Jeronimo Francesco Andreioli (also spelt Andreoli, with many other variants) was born in 1700 in Muzzano near Lugano, died in 1757 in Dresden, and workedfrom 1739 – 1745 as a court stucco artist in Bayreuth.  After training in Nuremberg with his uncle Donato Polli, the catholic ‘Italian’ worked on the Benedictine abbey in Ottobeuren, the Residence of the prince-bishops in Eichstatt, Hiltpoltstein parish church and varous other catholic churches. In the evangelical margravate he decorated the churches –  in particular the celings – in Aufsess, Benk and Trebgast and the Collegiate church in Bayreuth. His work can also be admired in the Old Palace of the Eremitage. As well as  the stuccowork in rococo style, the individual angels’ faces are particularly impressive, despite the use of plaster moulds that he presumably brought with him from other places where he had worked.

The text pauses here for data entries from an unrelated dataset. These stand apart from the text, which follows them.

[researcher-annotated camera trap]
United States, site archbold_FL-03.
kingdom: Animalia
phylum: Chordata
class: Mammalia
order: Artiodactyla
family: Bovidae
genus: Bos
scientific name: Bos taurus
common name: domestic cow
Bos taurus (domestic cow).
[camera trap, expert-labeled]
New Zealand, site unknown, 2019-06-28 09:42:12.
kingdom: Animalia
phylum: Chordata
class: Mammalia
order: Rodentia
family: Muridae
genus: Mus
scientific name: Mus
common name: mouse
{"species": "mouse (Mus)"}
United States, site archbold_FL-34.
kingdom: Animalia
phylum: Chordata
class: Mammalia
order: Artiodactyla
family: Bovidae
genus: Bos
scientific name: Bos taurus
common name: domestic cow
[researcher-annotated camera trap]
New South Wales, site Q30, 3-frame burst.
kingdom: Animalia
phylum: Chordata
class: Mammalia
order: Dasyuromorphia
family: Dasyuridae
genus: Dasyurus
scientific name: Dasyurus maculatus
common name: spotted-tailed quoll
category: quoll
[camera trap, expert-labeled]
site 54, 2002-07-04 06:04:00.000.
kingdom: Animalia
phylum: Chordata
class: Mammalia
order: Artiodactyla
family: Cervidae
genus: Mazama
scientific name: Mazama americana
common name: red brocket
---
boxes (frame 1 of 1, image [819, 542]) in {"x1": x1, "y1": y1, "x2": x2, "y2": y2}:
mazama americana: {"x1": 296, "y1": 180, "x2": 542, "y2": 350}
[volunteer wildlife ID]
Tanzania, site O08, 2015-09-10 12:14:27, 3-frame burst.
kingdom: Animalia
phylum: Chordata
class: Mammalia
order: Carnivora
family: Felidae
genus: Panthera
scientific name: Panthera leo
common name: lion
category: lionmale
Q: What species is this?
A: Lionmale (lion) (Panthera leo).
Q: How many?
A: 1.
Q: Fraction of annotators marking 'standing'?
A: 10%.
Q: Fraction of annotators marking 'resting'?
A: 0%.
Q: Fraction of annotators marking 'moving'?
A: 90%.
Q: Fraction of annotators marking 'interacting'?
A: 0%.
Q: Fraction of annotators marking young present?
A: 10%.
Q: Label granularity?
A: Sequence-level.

As one of the leaders of the catholic community in Bayreuth, he used his influence with Margrave Friedrich to help them to get  their own place of worship in the Friedrichstrasse. Up until his sudden departure to Dresden (to collaborate on the catholic court church), to where his family subsequently followed him, he led the life of a ‘guest worker’. The church registers of his homeland record the baptisms of his children and godchildren in the winter months, and when his first child was baptised , one of the godparents was Giovanni Battista Pedrozzi, who later became a court stucco artist in Bayreuth.

Picture: Andreioli’s stucco ceiling in St John’s church in Trebgast is unusual in that it remained unpainted.

Bibliog.: Wolfgang Jahn, ‘Rococo Stucco’. Bayreuth court artists in margravial palaces and in Würzburg, Eichstätt, Ansbach and Ottobeuren.